Backing up that statement, a display panel on the wall at the Padnos recycling center in Wyoming showed the 636 solar panels on the roof generating some 70 kilowatts even on an overcast afternoon.
As part of Consumers Energy’s Experimental Advanced Renewable Program, the power company will buy back the generated power for 12 years at a preferred rate. After that, power will be fed directly into the building’s use.
And while the current panels don’t provide enough energy to alone power the massive plant, there’s plenty more room on the roof, Padnos said. He and a panel of energy experts on hand said they fully expect technology to improve and costs to come down, in part thanks to experimental projects like the Padnos project.
Those projects are necessary for Consumers to study the engineering and technology needed to better utilize renewable and distributive power systems, explained Jon Allan, executive director of environmental policy and intergovernmental affairs for Consumers.
Meanwhile, the Padnos company’s $1.27 million investment should be paid back in eight or nine years, Padnos said. Beyond that, he said, it’s important for government and industry to push ahead.
“This company has always been very committed to the best use of all resources,” Padnos said.
The project suited the facility at 500 44th St. SW because it has a large, flat roof and is near the power grid — and because while Holland has more wind, Grand Rapids has more sunshine, Padnos noted.
“This is a great example of an organization wanting to do something good and then figuring out a way to do it,” said Fred P. Keller, chairman and CEO of Cascade Engineering and its division, Cascade Renewable Energy, which handled the installation.
Padnos said the relationship between his family business and Keller’s, dating back 60 years, gave him the confidence to move ahead quickly.
State Sen.

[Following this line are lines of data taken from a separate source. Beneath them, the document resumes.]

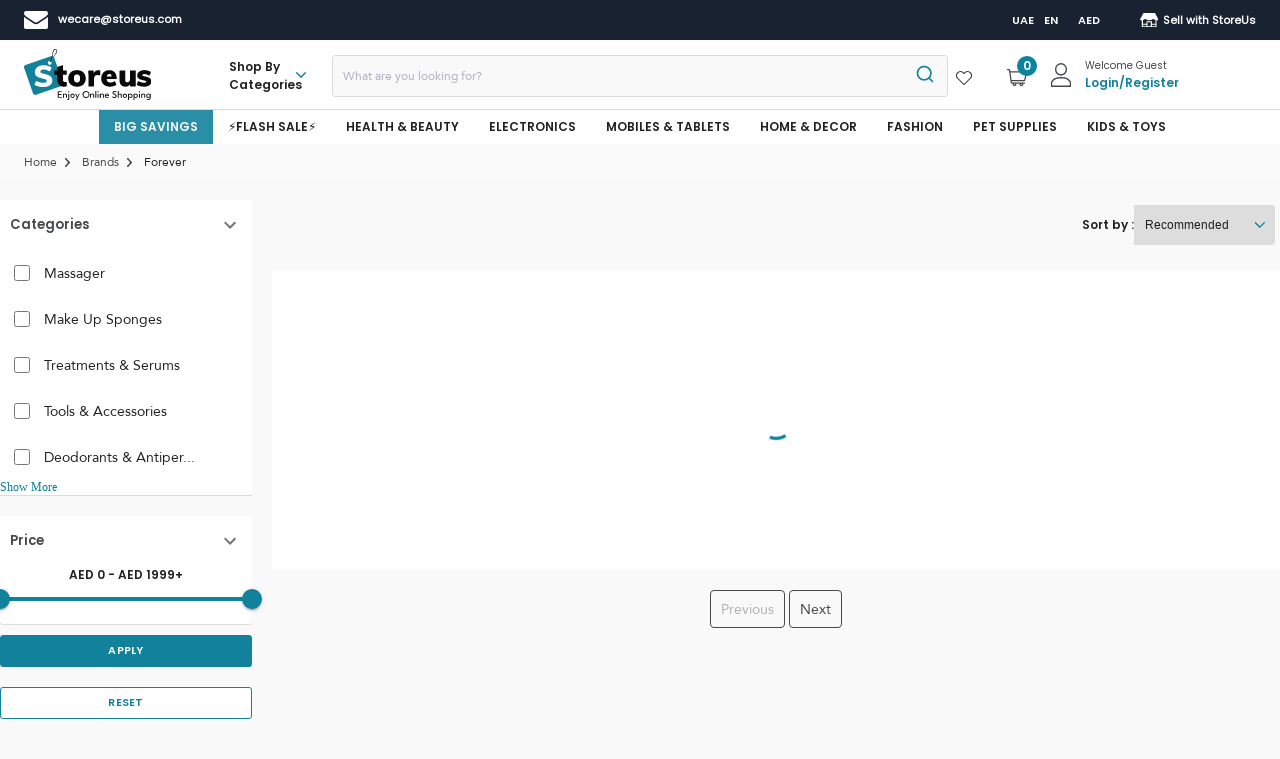

--- FILE ---
content_type: image/svg+xml
request_url: https://storeus.com/static/media/ic-youtube.b9f4c7907c73e68cb104d1c713222bfa.svg
body_size: 675
content:
<svg id="ic-youtube" xmlns="http://www.w3.org/2000/svg" width="29.661" height="20.768" viewBox="0 0 29.661 20.768">
  <path id="Path_58" data-name="Path 58" d="M29.05,3.25A3.716,3.716,0,0,0,26.436.635C24.115,0,14.83,0,14.83,0S5.546,0,3.225.611A3.792,3.792,0,0,0,.611,3.25,39.158,39.158,0,0,0,0,10.384a39.014,39.014,0,0,0,.611,7.134,3.717,3.717,0,0,0,2.614,2.614c2.345.635,11.605.635,11.605.635s9.284,0,11.605-.611a3.716,3.716,0,0,0,2.614-2.614,39.16,39.16,0,0,0,.611-7.134A37.169,37.169,0,0,0,29.05,3.25Zm0,0" fill="red"/>
  <path id="Path_59" data-name="Path 59" d="M204.969,111.378l7.721-4.447-7.721-4.447Zm0,0" transform="translate(-193.095 -96.547)" fill="#fff"/>
</svg>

Patricia Birkholz, R-Saugatuck Township, talked about a long, hot summer spent in negotiations to pass P.A. 295 in 2008, also known as the Clean, Renewable, and Efficient Energy Act that mandates 10 percent renewable energy and other initiatives — including incentives that helped attract the new battery plants to Holland.
Padnos pointed out that while his “conservative Republican” inclination, like Birkholz’s, is against government mandate, government can push for long-term benefits, including renewable energy.
“The market left all by itself can be short-term oriented,” he said. “Government can help bridge that gap.”
Business, legislative, energy and Public Service Commission representatives all emphasized the need to look to the long-term, to push projects like the Padnos one to develop technology and bring down cost.
Meanwhile, above them on a cloudy day, 636 panels were cranking out kilowatts.
“It may seem a bit counterintuitive to launch a solar energy project in Michigan at a time of year when additional snowfall is still a distinct possibility,” said Keller. “The Cascade and Padnos teams agree this project illustrates both the year-round capability of today’s solar energy solutions and the real hope that renewable energy can offer the state’s struggling economy.”